Narendra Sharma

1. Introduction

Recently, Honorable Supreme Court in Gangadhara Palo Vs The Revenue Divisional Officer & Another {(2011) 4 SCC 602; Decided on 08.03.2011} has held that there can be no review of a judgment, if appeal has already been decided. The Court observed the principles as follows.

2. It will make no difference whether the review petition was filed in the High Court before or after the dismissal of the SLP by SC

The Court observed as follows (SCC p. 603 para 5)

“5. We regret, we cannot agree. In our opinion, it will make no difference whether the review petition was filed in the High Court before the dismissal of the special leave petition or after the dismissal of the special leave petition. The important question really is whether the judgment of the High Court has merged into the judgment of this Court by the doctrine of merger or not.”

3. Doctrine of Merger: After merger there is no judgment of the High Court

The Court further observed as follows (SCC p. 604 para 6 & 7)

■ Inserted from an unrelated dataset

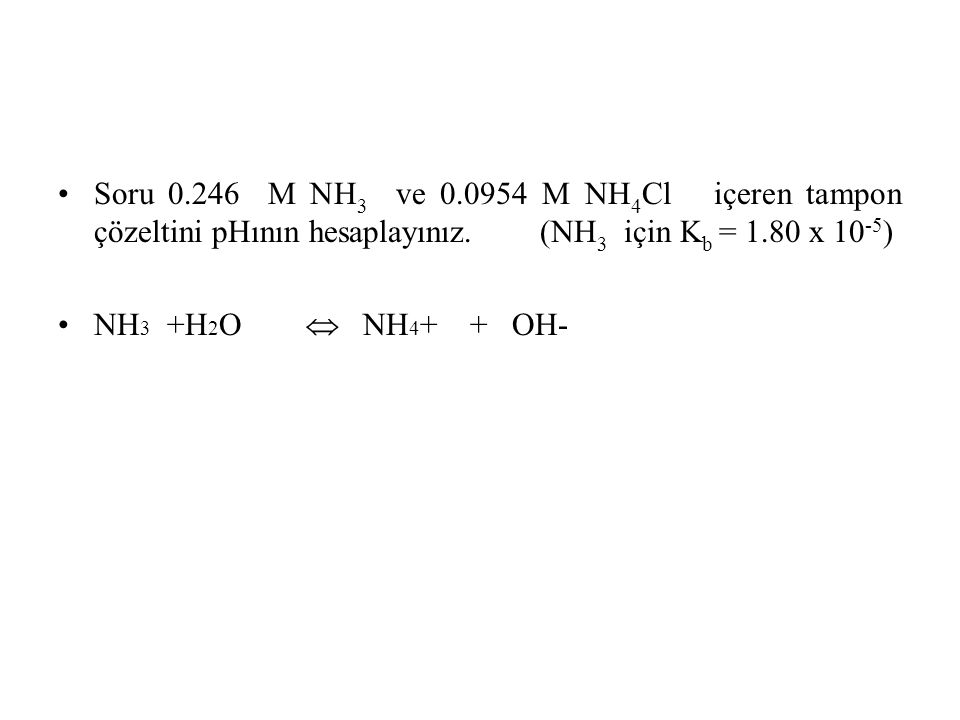 Soru M NH3 ve M NH4Cl içeren tampon çözeltini pHının hesaplayınız. (NH3 için Kb = 1.80 x 10-5)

“6. When this  Court dismisses a special leave petition by giving some reasons, however meager (it can be even of just one sentence), there will be a merger of the judgment of the High Court into the order of the Supreme Court dismissing the special leave petition. According to the doctrine of merger, the judgment of the lower court merges into the judgment of the higher court. Hence, if some reasons, however meager, are given by this Court while dismissing the special leave petition, then by the doctrine of merger, the judgment of the High Court merges into the judgment of this Court and after merger there is no judgment of the High Court. Hence, obviously, there can be no review of a judgment which does not even exist.”

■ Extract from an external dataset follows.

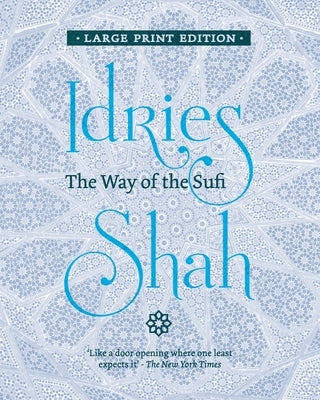 The Way of the Sufi by Shah, Idries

“7. The situation is totally different where a special leave petition is dismissed without giving any reasons whatsoever. It is well settled that special leave under Article 136 of the Constitution of India is a discretionary remedy, and hence a special leave petition can be dismissed for a variety of reasons and not necessarily on merits. We cannot say what was in the mind of the Court while dismissing the special leave petition without giving any reasons. Hence, when a special leave petition is dismissed without giving any reasons, there is no merger of the judgment of the High Court with the order of  this Court. Hence, the judgment of the High Court can be reviewed since it continues to exist, though the scope of the review petition is limited to errors apparent on the face of the record. If, on the other hand, a special leave petition is dismissed  with reasons, however meager (it can be even of just one sentence), there is a merger of the judgment of the High Court in the order of the Supreme Court. (See the decisions of this Court in the cases of Kunhay Ammed & Others vs. State of Kerala & Another (2000) 6 SCC 359;  S. Shanmugavel   Nadar vs. State of  Tamil Nadu  & Another JT  2002 (7) SCC 568; State of Manipur vs. Thingujam Brojen  Meetei AIR 1996 SC 2124; and U.P. State  Road Transport Corporation vs. Omaditya Verma  and others AIR 2005 SC 2250).

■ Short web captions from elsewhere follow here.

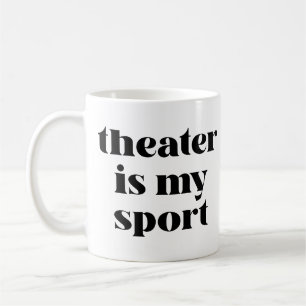 Teater är min sport Roligt citat för skådespelar Kaffemugg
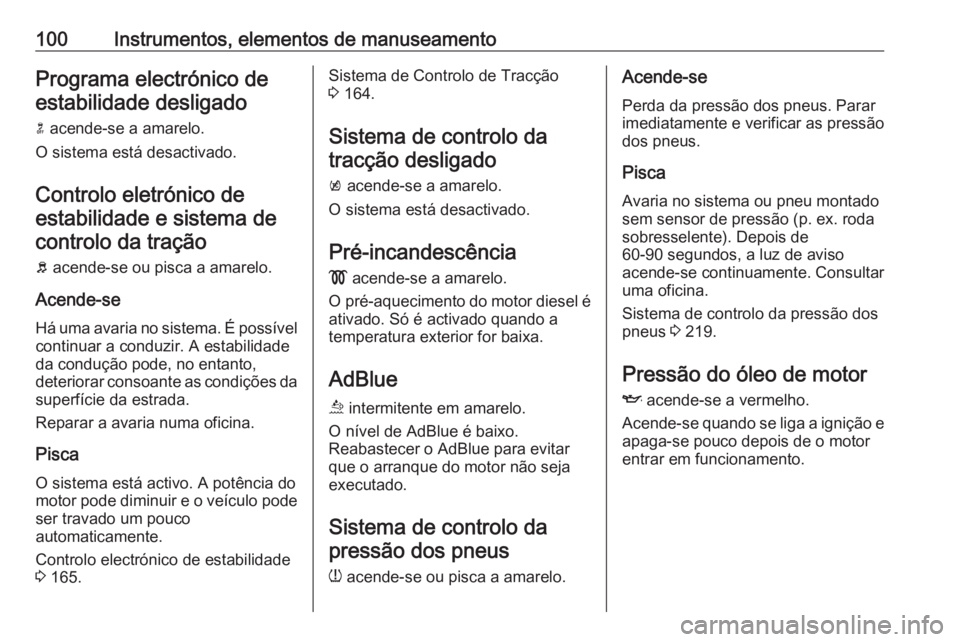 OPEL MOKKA X 2018.5 Manual de Informação e Lazer (in Portugues) 100Instrumentos, elementos de manuseamentoPrograma electrónico deestabilidade desligado
n acende-se a amarelo.
O sistema está desactivado.
Controlo eletrónico de estabilidade e sistema decontrolo OPEL MOKKA X 2018.5 Manual de Informação e Lazer (in Portugues) 100Instrumentos, elementos de manuseamentoPrograma electrónico deestabilidade desligado
n acende-se a amarelo.
O sistema está desactivado.
Controlo eletrónico de estabilidade e sistema decontrolo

4. A mere stray observation of Supreme Court would not amount to a precedent

The Court further observed as follows (SCC p. 605 para 11)

“11. A precedent is a decision which lays down some principle of law. In our view, the observations made in para 4 of the aforesaid judgment, quoted above, that “if a review petition is filed after the dismissal of the special leave petition, it would be treated as an affront to the order of the Supreme Court” is not a precedent at all. A mere stray observation of this Court, in our opinion, would not amount to a precedent. The above observation of this Court is, in our opinion, a mere stray observation and hence not a precedent.”

5. By a judicial order, the power of review cannot be taken away

The Court further observed as follows (SCC p. 605 para 12)

“12. By a judicial order, the power of review cannot be taken away as that has been conferred by the statute or the Constitution. This Court by judicial orders cannot amend the statute or the Constitution.”

Note: The views expressed are my personal and a view point only.